One friend of mine is an expert in payment processing systems. He wrote the code or managed the writing of the code for most of their systems, which process millions of dollars of transactions daily. The problem for my friend is that his employer doesn’t recognize his value, or, more specifically, his institutional memory, so he is stuck in a cycle of corporate consulting followed by unemployment. He will work on a system upgrade on a contract running anywhere from six to eighteen months, at which time he’ll be unemployed for six months to a year, waiting for the next upgrade cycle. It isn’t quite that simple though: When the next upgrade cycle arrives, the Big Box Store doesn’t call him, it hires headhunters to find someone with the necessary qualifications. There is only one person on the planet with the necessary qualifications, so they always find him and present him with a low, insulting offer. After some negotiations, he returns to the job with a 20% increase, only to find that in the time he was gone, almost all of the team for the last upgrade has left for greener pastures, replaced by H-1B visa imported workers. My friend should be a lifetime employee, and he should have coworkers who have worked with him for a decade or longer.

The Call Center

When my other friend began her employment with the call center, the company had the highest customer satisfaction rating in the industry by a significant margin. Management was not satisfied with this, because the company was lagging in market share, so about two years ago, the company shifted the call center focus from helping customers to upselling them. Revenues and profits have not improved as a result, and the company has gone from first to worst–again, by a significant margin. Management blames the call center employees for the decline. Management’s failure to realize that the problem is the result of their philosophy shift, combined with the loss of their top customer service employees because they were unable, or perhaps unwilling, to do a job that they were not hired to do. These employees knew how to provide great customer service, and because of the change they are likely lost forever. Regaining customer trust takes far longer than losing it, but the emphasis on profit makes me think that the likely long-term management solution is to outsource these jobs.

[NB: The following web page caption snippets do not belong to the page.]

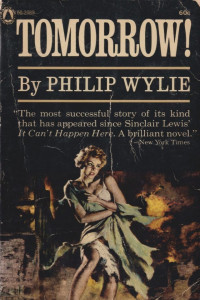 Philip Wylie — Tomorrow!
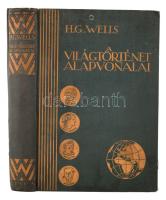 Wells, H. G.: A világtörténet alapvonalai. Bp., 1930, Genius Könyvkiadó Rt. Kissé foltos, sérült gerincű vászonkötésben, egyébként jó állapotban.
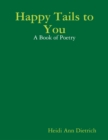 Image for Happy Tails to You: A Book of Poetry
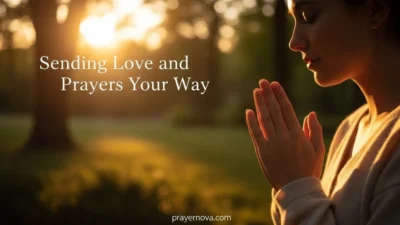 Sending Love and Prayers Your Way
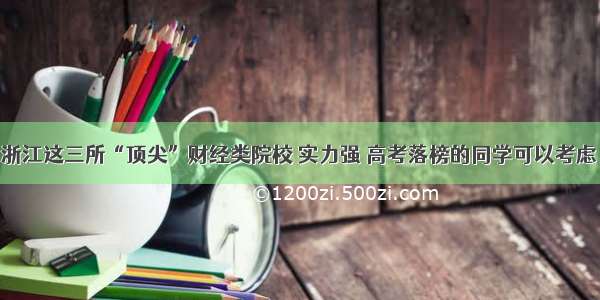 浙江这三所“顶尖”财经类院校 实力强 高考落榜的同学可以考虑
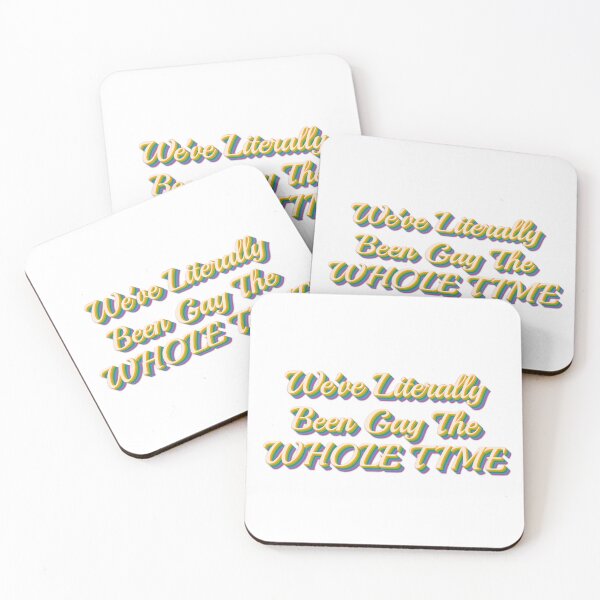 Item preview, We've literally been GAY the WHOLE TIME text designed and sold by Ashleynugget.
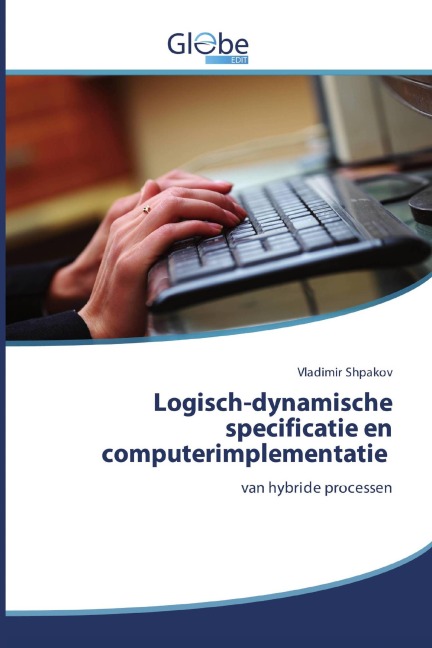 Logisch-dynamische specificatie en computerimplementatie - Vladimir Shpakov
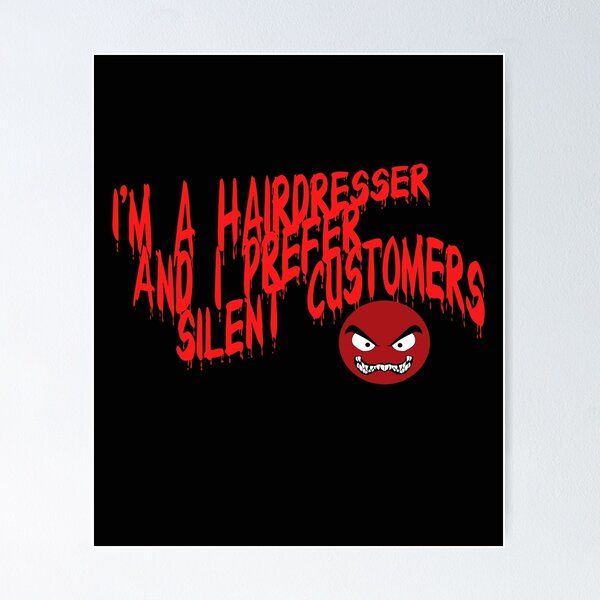 Item preview, I'm a hairdresser and I prefer silent customers designed and sold by Areashor.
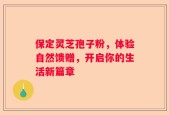 保定灵芝孢子粉，体验自然馈赠，开启你的生活新篇章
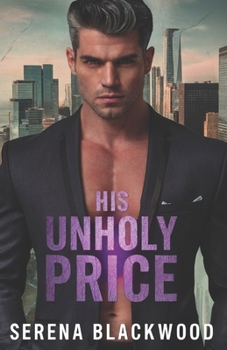 His Unholy Price (The Price of Power)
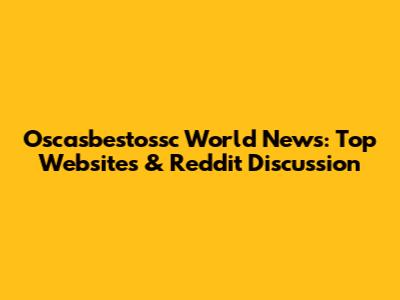 Oscasbestossc World News: Top Websites & Reddit Discussion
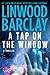A Tap on the Window by Linwood Barclay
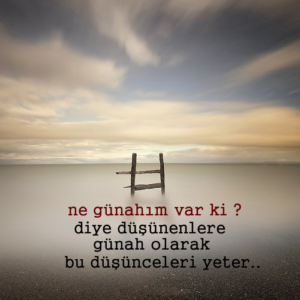 Ne günahım(ız) var ki” diye düşünenlere bu düşünceleri günah olarak yeter….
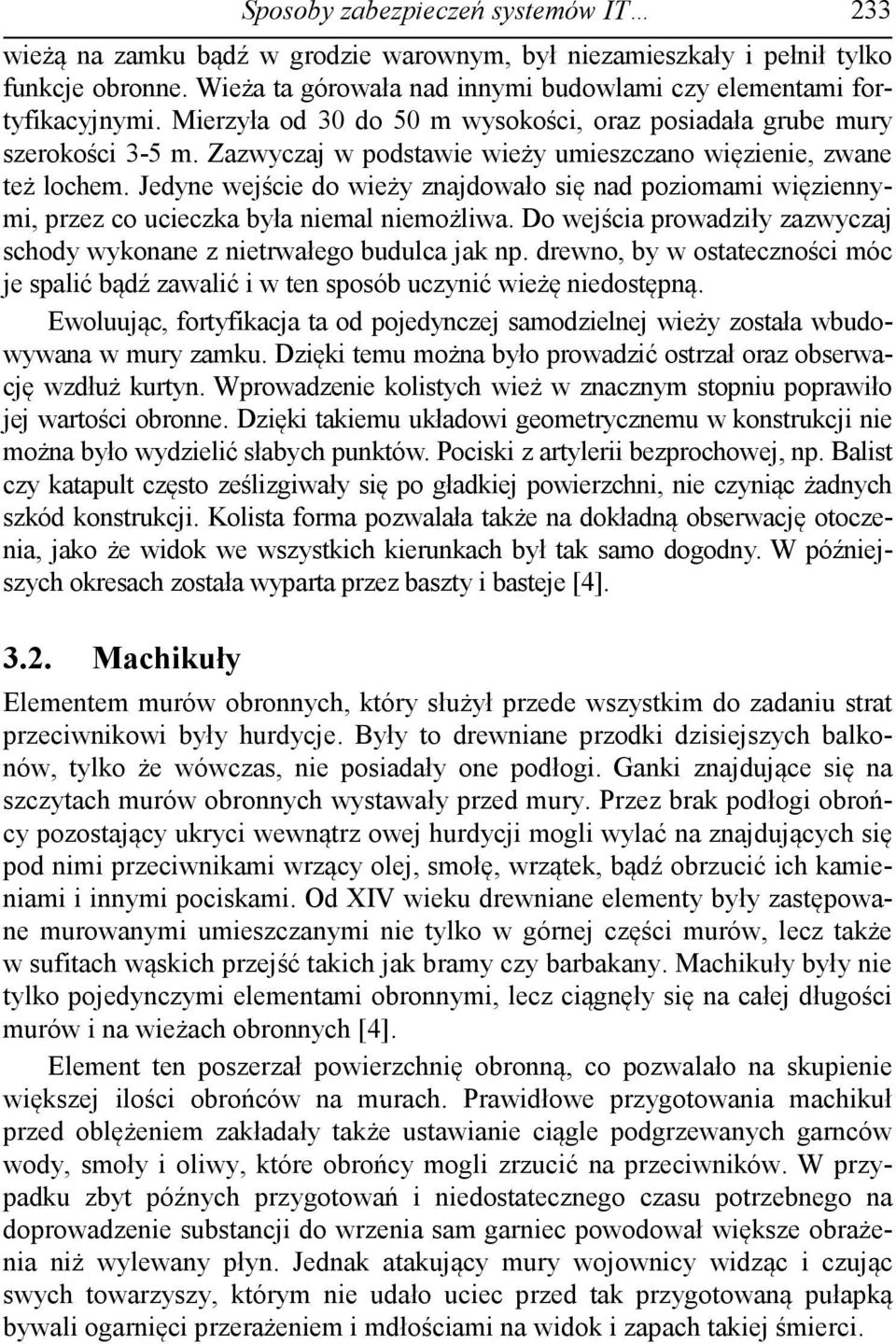 Jedyne wejście do wieży znajdowało się nad poziomami więziennymi, przez co ucieczka była niemal niemożliwa. Do wejścia prowadziły zazwyczaj schody wykonane z nietrwałego budulca jak np.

So, Topher, How Do You Fix It?

Employers argue that there is a shortage of qualified workers in many fields, so they must employ foreign-born and -trained workers. That these workers usually happen to be less expensive than their American counterparts is a bonus. I would address the problem on two fronts:

  1. Base student loan interest rates on the course of study. If there’s a high demand for computer engineers, offer a low interest rate for computer engineering students. If there’s a low demand for marketers, then the interest rate should be significantly higher–if the government guarantees the loan at all. If someone really wants to be a marketer, he can still get a degree, but he can’t expect the government to invest in his career choice. This should drive students toward majors that provide good career opportunities. Obviously, as the business climate changes, these interest rates should be adjusted accordingly.
  2. Make companies pay a premium salary to H-1B visa recipients. If companies can pay entry-level wages to H-1B employees, then they will gleefully replace seasoned American workers with the cheaper foreign labor. If there really is a shortage, act like it, and pay the workers accordingly. I think setting the minimum salary at the median for an American worker with five years of experience might be a good starting point. If the shortage is artificial, it will disappear soon enough.

Thanks for your time, and please let me know what you think, good or bad.